Erfahrungsbericht P-Seminar

Unter der Leitung von Frau Dr. M. Kiss-Scherle absolvierten Schüler des Holbein Gymnasiums Augsburg ihr P-Seminar unter der Betreung des AMU MINT_Bildung-Teams an der Universität Augsburg zum Thema Carbon. Die dabei gewonnenen Eindrücke wurden im Video  P-Seminar Carbon 2016 festgehalten.

 

Im Folgenden beschreibt der Schüler Dominik Witoschek seine Erfahrungen:

 

Projektseminar Carbon

 

Durch die Einführung des Projekt-Seminars zur Studien- und Berufsorientierung, wird den Schülern nun an Gymnasien ein Einblick in die Bedingungen und Anforderungen des Arbeitslebens ermöglicht. Ziel ist es, ein gemeinsames Projekt zu planen und durchzuführen, wobei externe Projekt-Partner eingebunden werden sollen. Unser Seminar beschäftigt sich mit dem Werkstoff Carbon mit seinen Eigenschaften, Anwendungsbereichen und Verarbeitungsmethoden.

 

Kennenlernen des Werkstoffes

 

Um uns auf dieses Vorhaben vorzubereiten, waren wir bei der Sonderausstellung Carbon – Stoff der Zukunft im staatlichen Textil- und Industriemuseum in Augsburg, haben das Team Starkstrom besucht und besichtigten das Unternehmen Hufschmied in Bobingen. Uns wurde der Fertigungsprozess des Faserverbundwerkstoffes erklärt, wir haben Methoden zum laminieren kennengelernt und schließlich, bei der Firma Hufschmied auch das Fräsen des Materials miterleben können. Der nächste Schritt war die selbständige Untersuchung sowie die Verarbeitung von Carbonfasern. Dazu durften wir in das Labor der Universität in Augsburg. An zwei Laborterminen haben wir Experimente zur Bestimmung der physikalischen Eigenschaften durchgeführt. Außerdem haben wir ein Rohr und einen Beachball Schläger aus Carbon in Verbindung mit Holzleim hergestellt.

 

Die Projektarbeiten – Vorbereitung und Durchführung

 

Die größte Herausforderung im P-Seminar Carbon ist das Konzipieren sowie Anfertigen von Projektarbeiten, welche einen Vorteil aus den Eigenschaften von CFK schöpfen. Während das Vorgängerseminar Sitzmöbel hergestellt hat, haben wir uns dazu entschlossen, das Deck eines Longboards und die Karosserie eines RC-Autos aus dem Faserverbundwerkstoff anzufertigen.

 

Dazu haben wir zwei Gruppen mit jeweils vier Schülern gebildet, die ihre Aufmerksamkeit einem der Projekte zugewendet haben. Zunächst mussten wir Firmen wie z.B. Siemens finden, die bereit waren, unser Vorhaben zu unterstützen. Darüber hinaus mussten die Projekte geplant werden und eine Fertigungsstelle war ebenso essenziell für die Durchführung. Schließlich hat uns die Universität in Augsburg ihr Labor zur Verfügung gestellt. Das Auto selbst ist Bestandteil eines Bausatzes. Dies hat den Vorteil, dass unser Auto ohne großen Aufwand auch steuerbar ist, da der Hauptfokus auf dem Fertigen der Karosserie lag. Für die Karosserie mussten wir zunächst eine Form erstellen und in dieser die Carbongelege fixieren.

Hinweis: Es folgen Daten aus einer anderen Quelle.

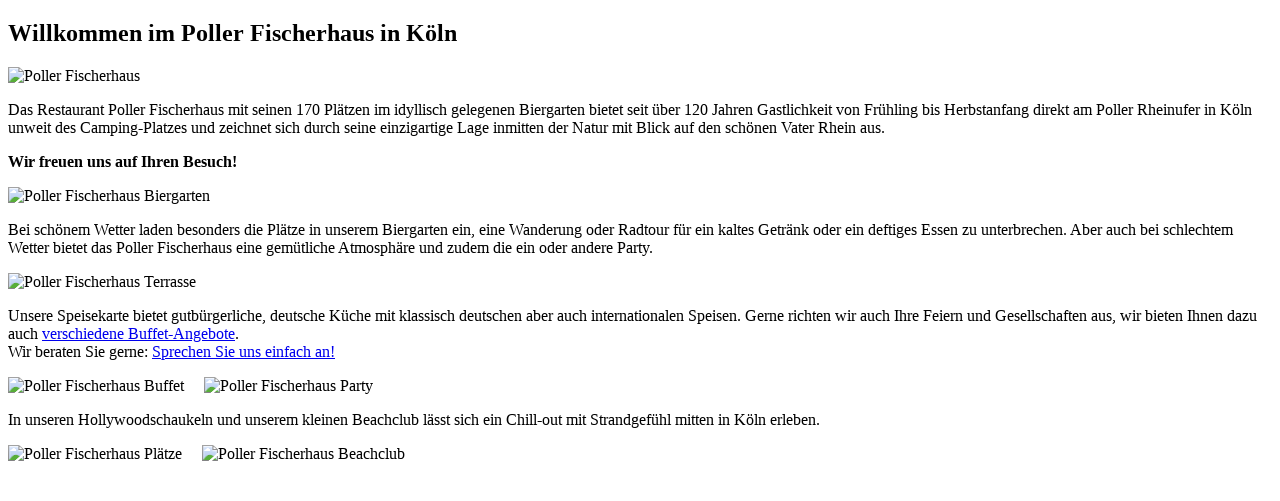

--- FILE ---
content_type: text/html; charset=utf-8
request_url: http://pollerfischerhaus.com/index.php/bilder/1-lokal/detail/17-pfh-lokal-gal-01?tmpl=component
body_size: 1647
content:
<!DOCTYPE html PUBLIC "-//W3C//DTD XHTML 1.0 Transitional//EN" "http://www.w3.org/TR/xhtml1/DTD/xhtml1-transitional.dtd">
<html xmlns="http://www.w3.org/1999/xhtml" xml:lang="de-de" lang="de-de" dir="ltr">
<head>
	  <meta http-equiv="content-type" content="text/html; charset=utf-8" />
  <meta name="keywords" content="restaurant, biergarten, gaststätte, köln, poll, rhein, rheinufer, campingplatz, küche, kölsch" />
  <meta name="description" content="Das Restaurant Poller Fischerhaus in Köln-Poll bietet seit über 120 Jahren Gastlichkeit direkt am Poller Rheinufer mit seinen 170 Plätzen im idyllisch gelegenen Biergarten. Wir freuen uns auf Ihren Besuch!" />
  <meta name="generator" content="Joomla! - Open Source Content Management" />
  <title>Restaurant und Biergarten am Rheinufer in Köln-Poll - Poller Fischerhaus</title>
  <link href="/index.php?format=feed&amp;type=rss" rel="alternate" type="application/rss+xml" title="RSS 2.0" />
  <link href="/index.php?format=feed&amp;type=atom" rel="alternate" type="application/atom+xml" title="Atom 1.0" />
  <script src="/media/system/js/mootools-core.js" type="text/javascript"></script>
  <script src="/media/system/js/core.js" type="text/javascript"></script>
  <script src="/media/system/js/caption.js" type="text/javascript"></script>
  <script type="text/javascript">
window.addEvent('load', function() {
				new JCaption('img.caption');
			});
  </script>

	<link rel="stylesheet" href="/templates/system/css/general.css" type="text/css" />
	<link rel="stylesheet" href="/templates/system/css/template.css" type="text/css" />

</head>
<body class="contentpane">
	
<div id="system-message-container">
</div>
	<div class="blog-featured">

<div class="items-leading">
			<div class="leading-0">
			
	<h2>
					Willkommen im Poller Fischerhaus in Köln			</h2>







<p><img src="images/content/poller-fischerhaus-biergarten.jpg" border="0" alt="Poller Fischerhaus" title="Poller Fischerhaus" /></p>
<p>Das Restaurant Poller Fischerhaus mit seinen 170 Plätzen im idyllisch gelegenen Biergarten bietet seit über 120 Jahren Gastlichkeit von Frühling bis Herbstanfang direkt am Poller Rheinufer in Köln unweit des Camping-Platzes und zeichnet sich durch seine einzigartige Lage inmitten der Natur mit Blick auf den schönen Vater Rhein aus.</p>
<p><strong>Wir freuen uns auf Ihren Besuch!</strong></p>
<p><img src="images/content/poller-fischerhaus-front.jpg" border="0" alt="Poller Fischerhaus Biergarten" title="Poller Fischerhaus Biergarten" /></p>
<p>Bei schönem Wetter laden besonders die Plätze in unserem Biergarten ein, eine Wanderung oder Radtour für ein kaltes Getränk oder ein deftiges Essen zu unterbrechen. Aber auch bei schlechtem Wetter bietet das Poller Fischerhaus eine gemütliche Atmosphäre und zudem die ein oder andere Party.</p>
<p><img src="images/content/poller-fischerhaus-tische.jpg" border="0" alt="Poller Fischerhaus Terrasse" title="Poller Fischerhaus Terrasse" /></p>
<p>Unsere Speisekarte bietet gutbürgerliche, deutsche Küche mit klassisch deutschen aber auch internationalen Speisen. Gerne richten wir auch Ihre Feiern und Gesellschaften aus, wir bieten Ihnen dazu auch <a href="index.php/speisekarten/buffet-angebote" title="Buffet-Angebote">verschiedene Buffet-Angebote</a>.<br />Wir beraten Sie gerne: <a href="index.php/kontakt-anfahrt" title="Kontakt">Sprechen Sie uns einfach an!</a></p>
<p><img src="images/content/poller-fischerhaus-buffet.jpg" border="0" alt="Poller Fischerhaus Buffet" title="Poller Fischerhaus Buffet" align="left" /><img src="images/content/poller-fischerhaus-party.jpg" border="0" alt="Poller Fischerhaus Party" title="Poller Fischerhaus Party" width="290" height="200" style="margin-left: 20px; margin-right: 20px;" /></p>
<p>In unseren Hollywoodschaukeln und unserem kleinen Beachclub lässt sich ein Chill-out mit Strandgefühl mitten in Köln erleben.</p>
<p><img src="images/content/poller-fischerhaus-dach.jpg" border="0" alt="Poller Fischerhaus Plätze" title="Poller Fischerhaus Plätze" align="left" /><img src="images/content/poller-fischerhaus-beach.jpg" border="0" alt="Poller Fischerhaus Beachclub" title="Poller Fischerhaus Beachclub" width="290" height="200" style="margin-left: 20px; margin-right: 20px;" /></p>


<div class="item-separator"></div>
		</div>
			</div>



</div>

</body>
</html>
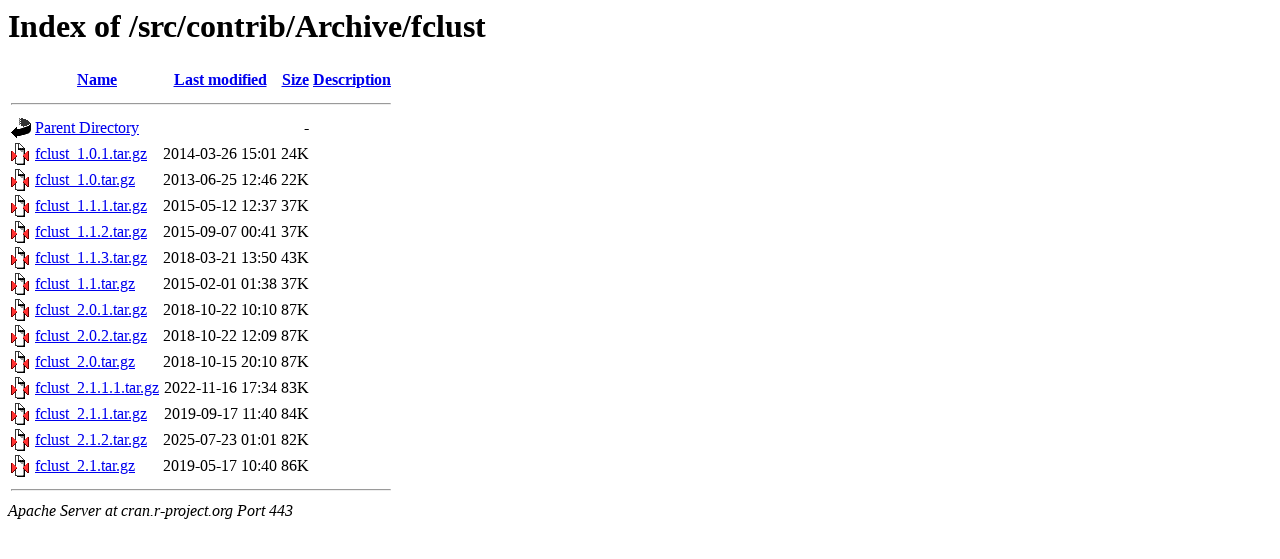

--- FILE ---
content_type: text/html;charset=UTF-8
request_url: https://cran.r-project.org/src/contrib/Archive/fclust/
body_size: 601
content:
<!DOCTYPE HTML PUBLIC "-//W3C//DTD HTML 3.2 Final//EN">
<html>
 <head>
  <title>Index of /src/contrib/Archive/fclust</title>
 </head>
 <body>
<h1>Index of /src/contrib/Archive/fclust</h1>
  <table>
   <tr><th valign="top"><img src="/icons/blank.gif" alt="[ICO]"></th><th><a href="?C=N;O=D">Name</a></th><th><a href="?C=M;O=A">Last modified</a></th><th><a href="?C=S;O=A">Size</a></th><th><a href="?C=D;O=A">Description</a></th></tr>
   <tr><th colspan="5"><hr></th></tr>
<tr><td valign="top"><img src="/icons/back.gif" alt="[PARENTDIR]"></td><td><a href="/src/contrib/Archive/">Parent Directory</a></td><td>&nbsp;</td><td align="right">  - </td><td>&nbsp;</td></tr>
<tr><td valign="top"><img src="/icons/compressed.gif" alt="[   ]"></td><td><a href="fclust_1.0.1.tar.gz">fclust_1.0.1.tar.gz</a></td><td align="right">2014-03-26 15:01  </td><td align="right"> 24K</td><td>&nbsp;</td></tr>
<tr><td valign="top"><img src="/icons/compressed.gif" alt="[   ]"></td><td><a href="fclust_1.0.tar.gz">fclust_1.0.tar.gz</a></td><td align="right">2013-06-25 12:46  </td><td align="right"> 22K</td><td>&nbsp;</td></tr>
<tr><td valign="top"><img src="/icons/compressed.gif" alt="[   ]"></td><td><a href="fclust_1.1.1.tar.gz">fclust_1.1.1.tar.gz</a></td><td align="right">2015-05-12 12:37  </td><td align="right"> 37K</td><td>&nbsp;</td></tr>
<tr><td valign="top"><img src="/icons/compressed.gif" alt="[   ]"></td><td><a href="fclust_1.1.2.tar.gz">fclust_1.1.2.tar.gz</a></td><td align="right">2015-09-07 00:41  </td><td align="right"> 37K</td><td>&nbsp;</td></tr>
<tr><td valign="top"><img src="/icons/compressed.gif" alt="[   ]"></td><td><a href="fclust_1.1.3.tar.gz">fclust_1.1.3.tar.gz</a></td><td align="right">2018-03-21 13:50  </td><td align="right"> 43K</td><td>&nbsp;</td></tr>
<tr><td valign="top"><img src="/icons/compressed.gif" alt="[   ]"></td><td><a href="fclust_1.1.tar.gz">fclust_1.1.tar.gz</a></td><td align="right">2015-02-01 01:38  </td><td align="right"> 37K</td><td>&nbsp;</td></tr>
<tr><td valign="top"><img src="/icons/compressed.gif" alt="[   ]"></td><td><a href="fclust_2.0.1.tar.gz">fclust_2.0.1.tar.gz</a></td><td align="right">2018-10-22 10:10  </td><td align="right"> 87K</td><td>&nbsp;</td></tr>
<tr><td valign="top"><img src="/icons/compressed.gif" alt="[   ]"></td><td><a href="fclust_2.0.2.tar.gz">fclust_2.0.2.tar.gz</a></td><td align="right">2018-10-22 12:09  </td><td align="right"> 87K</td><td>&nbsp;</td></tr>
<tr><td valign="top"><img src="/icons/compressed.gif" alt="[   ]"></td><td><a href="fclust_2.0.tar.gz">fclust_2.0.tar.gz</a></td><td align="right">2018-10-15 20:10  </td><td align="right"> 87K</td><td>&nbsp;</td></tr>
<tr><td valign="top"><img src="/icons/compressed.gif" alt="[   ]"></td><td><a href="fclust_2.1.1.1.tar.gz">fclust_2.1.1.1.tar.gz</a></td><td align="right">2022-11-16 17:34  </td><td align="right"> 83K</td><td>&nbsp;</td></tr>
<tr><td valign="top"><img src="/icons/compressed.gif" alt="[   ]"></td><td><a href="fclust_2.1.1.tar.gz">fclust_2.1.1.tar.gz</a></td><td align="right">2019-09-17 11:40  </td><td align="right"> 84K</td><td>&nbsp;</td></tr>
<tr><td valign="top"><img src="/icons/compressed.gif" alt="[   ]"></td><td><a href="fclust_2.1.2.tar.gz">fclust_2.1.2.tar.gz</a></td><td align="right">2025-07-23 01:01  </td><td align="right"> 82K</td><td>&nbsp;</td></tr>
<tr><td valign="top"><img src="/icons/compressed.gif" alt="[   ]"></td><td><a href="fclust_2.1.tar.gz">fclust_2.1.tar.gz</a></td><td align="right">2019-05-17 10:40  </td><td align="right"> 86K</td><td>&nbsp;</td></tr>
   <tr><th colspan="5"><hr></th></tr>
</table>
<address>Apache Server at cran.r-project.org Port 443</address>
</body></html>
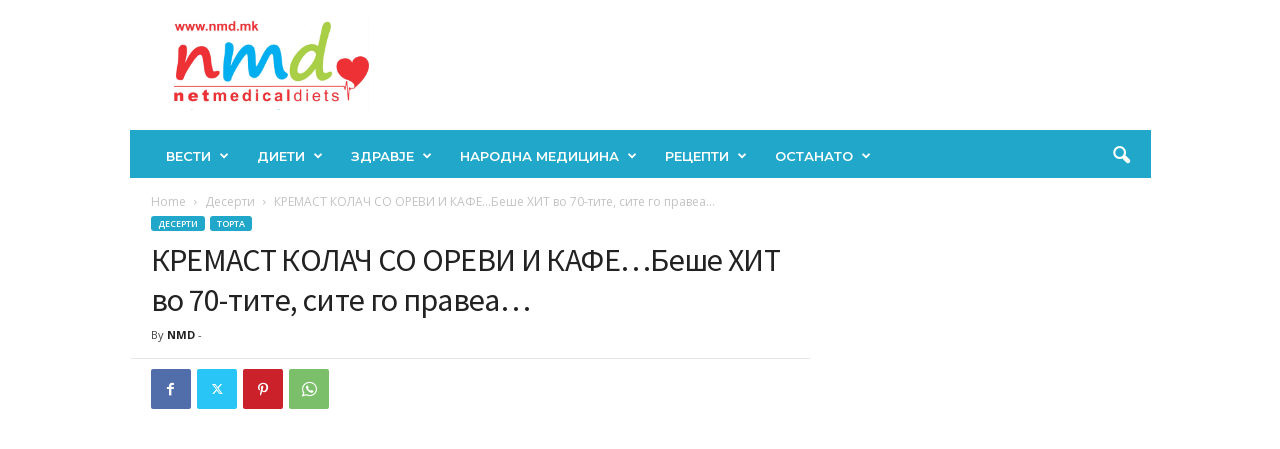

--- FILE ---
content_type: text/html; charset=utf-8
request_url: https://www.google.com/recaptcha/api2/aframe
body_size: 268
content:
<!DOCTYPE HTML><html><head><meta http-equiv="content-type" content="text/html; charset=UTF-8"></head><body><script nonce="Xfj1q0_mqlbk5NKWTJZ_uQ">/** Anti-fraud and anti-abuse applications only. See google.com/recaptcha */ try{var clients={'sodar':'https://pagead2.googlesyndication.com/pagead/sodar?'};window.addEventListener("message",function(a){try{if(a.source===window.parent){var b=JSON.parse(a.data);var c=clients[b['id']];if(c){var d=document.createElement('img');d.src=c+b['params']+'&rc='+(localStorage.getItem("rc::a")?sessionStorage.getItem("rc::b"):"");window.document.body.appendChild(d);sessionStorage.setItem("rc::e",parseInt(sessionStorage.getItem("rc::e")||0)+1);localStorage.setItem("rc::h",'1768818528464');}}}catch(b){}});window.parent.postMessage("_grecaptcha_ready", "*");}catch(b){}</script></body></html>

--- FILE ---
content_type: application/x-javascript; charset=utf-8
request_url: https://servicer.mgid.com/382367/1?nocmp=1&sessionId=696e0761-0efd2&sessionPage=1&sessionNumberWeek=1&sessionNumber=1&cpicon=1&scale_metric_1=64.00&scale_metric_2=258.06&scale_metric_3=100.00&cbuster=1768818530372606541368&pvid=37b102a9-ba51-4ec1-8d7f-a21136c56e7c&implVersion=17&lct=1768241400&mp4=1&ap=1&consentStrLen=0&wlid=20a2a90a-d503-4d8c-88c2-2d9208aec7b2&pageview_widget_list=382367,1927479&childs=1517734&niet=4g&nisd=false&jsp=head&evt=%5B%7B%22event%22%3A1%2C%22methods%22%3A%5B1%2C2%5D%7D%2C%7B%22event%22%3A2%2C%22methods%22%3A%5B1%2C2%5D%7D%5D&pv=5&jsv=es6&dpr=1&hashCommit=a2dd5561&apt=2024-07-11T00%3A15%3A00%2B00%3A00&tfre=6677&w=640&h=347&tl=150&tlp=1,2&sz=314x301&szp=1,2&szl=1,2&cxurl=https%3A%2F%2Fnmd.mk%2Fkremast-kolach-so-orevi-i-kafe-beshe-hit-vo-70-tite-site-go-pravea%2F&ref=&lu=https%3A%2F%2Fnmd.mk%2Fkremast-kolach-so-orevi-i-kafe-beshe-hit-vo-70-tite-site-go-pravea%2F
body_size: 1049
content:
var _mgq=_mgq||[];
_mgq.push(["MarketGidLoadGoods382367",[
["Herbeauty","12578225","1","Women Love These Great Tips To Making Your Teeth Look Whiter","","0","","","","YLfWr63nPWgufUYg4oVBFFKV5fihkeGvTftZild7e864Mha_7HzfWNKf-aEjniqYJ5-V9RiSmN6raXcKPkq-drBykhEltAb2V3bGkqvhxbCe8rRYbBHeGiUEZs2HEujZ",{"i":"https://s-img.mgid.com/g/12578225/492x328/0x115x2000x1333/aHR0cDovL2ltZ2hvc3RzLmNvbS90Yy8yMDE5LTA5LzEwMTkyNC82YWZmZjRhN2ZhZmIxZjZkYmVkNDBlN2YyOGM3ZjczOS5qcGc.webp?v=1768818530-AoQlrfsI5xuZXlZ6r5cQVgLQEg3IfjP2TqcTzs8aDcI","l":"https://clck.mgid.com/ghits/12578225/i/57021732/0/pp/1/1?h=YLfWr63nPWgufUYg4oVBFFKV5fihkeGvTftZild7e864Mha_7HzfWNKf-aEjniqYJ5-V9RiSmN6raXcKPkq-drBykhEltAb2V3bGkqvhxbCe8rRYbBHeGiUEZs2HEujZ&rid=a547541f-f521-11f0-a10e-d404e6f98490&tt=Direct&att=3&afrd=296&iv=17&ct=1&gdprApplies=0&muid=q0jOeDFvSis2&st=-300&mp4=1&h2=RGCnD2pppFaSHdacZpvmnpoHBllxjckHXwaK_zdVZw6PRYpZ71dZec2LJmj2kwfL8sWRQSVI9HA0HdC0njAPUg**","adc":[],"sdl":1,"dl":"https://herbeauty.co/beauty/10-lipstick-tricks-to-make-your-teeth-look-whiter/","type":"w","media-type":"static","clicktrackers":[],"cta":"Learn more","cdt":"","b":0.07174990043225409,"catId":243,"tri":"a54772c3-f521-11f0-a10e-d404e6f98490","crid":"12578225"}],
["Brainberries","23372673","1","12 Outfit Disasters That No One Was Supposed To Know About","","0","","","","YLfWr63nPWgufUYg4oVBFB74N9sUSYvbBxB7QZVwkO6G67OE3cfQ8bEnXPqeX3ArJ5-V9RiSmN6raXcKPkq-drBykhEltAb2V3bGkqvhxbC3iL5IsvZs_wOOC_rTqYJ-",{"i":"https://s-img.mgid.com/g/23372673/492x328/-/[base64].webp?v=1768818530-jkU6ZSj4mj_q-Rjg0MfLC--giCTz0lGGrbzpQHzzlKI","l":"https://clck.mgid.com/ghits/23372673/i/57021732/0/pp/2/1?h=YLfWr63nPWgufUYg4oVBFB74N9sUSYvbBxB7QZVwkO6G67OE3cfQ8bEnXPqeX3ArJ5-V9RiSmN6raXcKPkq-drBykhEltAb2V3bGkqvhxbC3iL5IsvZs_wOOC_rTqYJ-&rid=a547541f-f521-11f0-a10e-d404e6f98490&tt=Direct&att=3&afrd=296&iv=17&ct=1&gdprApplies=0&muid=q0jOeDFvSis2&st=-300&mp4=1&h2=RGCnD2pppFaSHdacZpvmnpoHBllxjckHXwaK_zdVZw6PRYpZ71dZec2LJmj2kwfL8sWRQSVI9HA0HdC0njAPUg**","adc":[],"sdl":1,"dl":"https://brainberries.co/movietv/12-outfits-that-fell-apart-at-the-worst-time-on-set/","type":"w","media-type":"static","clicktrackers":[],"cta":"Learn more","cdt":"","b":0.07174990043225409,"catId":239,"tri":"a54772c8-f521-11f0-a10e-d404e6f98490","crid":"23372673"}],],
{"awc":{},"dt":"desktop","ts":"","tt":"Direct","isBot":1,"h2":"RGCnD2pppFaSHdacZpvmnpoHBllxjckHXwaK_zdVZw6PRYpZ71dZec2LJmj2kwfL8sWRQSVI9HA0HdC0njAPUg**","ats":0,"rid":"a547541f-f521-11f0-a10e-d404e6f98490","pvid":"37b102a9-ba51-4ec1-8d7f-a21136c56e7c","iv":17,"brid":32,"muidn":"q0jOeDFvSis2","dnt":0,"cv":2,"afrd":296,"consent":true,"adv_src_id":20193}]);
_mgqp();


--- FILE ---
content_type: application/x-javascript; charset=utf-8
request_url: https://servicer.mgid.com/1927479/1?nocmp=1&sessionId=696e0761-0efd2&sessionPage=1&sessionNumberWeek=1&sessionNumber=1&cpicon=1&scale_metric_1=64.00&scale_metric_2=258.06&scale_metric_3=100.00&cbuster=1768818530394507524262&pvid=37b102a9-ba51-4ec1-8d7f-a21136c56e7c&implVersion=17&lct=1768241400&mp4=1&ap=1&consentStrLen=0&wlid=565fafda-2638-42e1-8996-96b86e2a2f84&pageview_widget_list=382367,1927479&uniqId=0a623&niet=4g&nisd=false&jsp=head&evt=%5B%7B%22event%22%3A1%2C%22methods%22%3A%5B1%2C2%5D%7D%2C%7B%22event%22%3A2%2C%22methods%22%3A%5B1%2C2%5D%7D%5D&pv=5&jsv=es6&dpr=1&hashCommit=a2dd5561&apt=2024-07-11T00%3A15%3A00%2B00%3A00&tfre=6699&w=640&h=205&tl=150&tlp=1&sz=640x182&szp=1&szl=1&cxurl=https%3A%2F%2Fnmd.mk%2Fkremast-kolach-so-orevi-i-kafe-beshe-hit-vo-70-tite-site-go-pravea%2F&ref=&lu=https%3A%2F%2Fnmd.mk%2Fkremast-kolach-so-orevi-i-kafe-beshe-hit-vo-70-tite-site-go-pravea%2F
body_size: 613
content:
var _mgq=_mgq||[];
_mgq.push(["MarketGidLoadGoods1927479_0a623",[
["Herbeauty","13404784","1","See What Coffee She Prefers And I'll Tell You Who She Is","","0","","","","YLfWr63nPWgufUYg4oVBFH7dtXPP-p_EkvupxKhRExnZnjGj1wVUz4wPxTO7KZ9ZJ5-V9RiSmN6raXcKPkq-drBykhEltAb2V3bGkqvhxbCFsGIpByH40X8CSgSPV9eK",{"i":"https://s-img.mgid.com/g/13404784/492x277/-/[base64].webp?v=1768818530-9BDKYOa8zJVjqi3U070ohjZtMEj6A8nOnmTwd7qig8s","l":"https://clck.mgid.com/ghits/13404784/i/63590017/0/pp/1/1?h=YLfWr63nPWgufUYg4oVBFH7dtXPP-p_EkvupxKhRExnZnjGj1wVUz4wPxTO7KZ9ZJ5-V9RiSmN6raXcKPkq-drBykhEltAb2V3bGkqvhxbCFsGIpByH40X8CSgSPV9eK&rid=a5575e09-f521-11f0-bd56-c4cbe1e3eca4&tt=Direct&att=3&afrd=296&iv=17&ct=1&gdprApplies=0&st=-300&mp4=1&h2=RGCnD2pppFaSHdacZpvmnrKs3NEoz9rroTgLYydx17fZuVNIdGRTdNljH659J5brIhTA8cyJziF_plDVE-5i1w**","adc":[],"sdl":0,"dl":"","type":"w","media-type":"static","clicktrackers":[],"cta":"Learn more","cdt":"","eventtrackers":[{"url":"https://servicer.mgid.com/evt?t=i","method":1,"event":1},{"url":"https://servicer.mgid.com/evt?t=j","method":2,"event":1},{"url":"https://servicer.mgid.com/evt?t=i\u0026r=1","method":1,"event":2},{"url":"https://servicer.mgid.com/evt?t=j\u0026r=1","method":2,"event":2}],"catId":219,"tri":"a5577d11-f521-11f0-bd56-c4cbe1e3eca4","crid":"13404784"}],],
{"awc":{},"dt":"desktop","ts":"","tt":"Direct","isBot":1,"h2":"RGCnD2pppFaSHdacZpvmnrKs3NEoz9rroTgLYydx17fZuVNIdGRTdNljH659J5brIhTA8cyJziF_plDVE-5i1w**","ats":0,"rid":"a5575e09-f521-11f0-bd56-c4cbe1e3eca4","pvid":"37b102a9-ba51-4ec1-8d7f-a21136c56e7c","iv":17,"brid":32,"muidn":"q0jOeDFvSis2","dnt":0,"cv":2,"afrd":296,"consent":true,"adv_src_id":20193}]);
_mgqp();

Die Schüler der Longboard Gruppe, haben für Ihre Arbeit im Labor einen Holzkern gefertigt, welcher stabilisierend wirkt. Zusätzlich haben sie ein Griptape präpariert, das zum Schluss auf dem Deck fixiert wurde.  Für das Deck wurde der Holzkern mit Carbongelegen beschichtet. Beide Projektarbeiten haben wir schließlich unter Anwendung des Vakuumierverfahrens laminiert.

 

Letztendlich fallen noch Optimierungsarbeiten sowie die Präsentation der fertigen Arbeiten an. Es sind Schülerprojekte und dementsprechend sind diese nicht perfekt, aber das ist keinesfalls der Sinn dahinter. Wir haben nicht nur Erfahrung gesammelt, sondern auch Gefallen an der abwechslungsreichen Arbeit im Labor gefunden.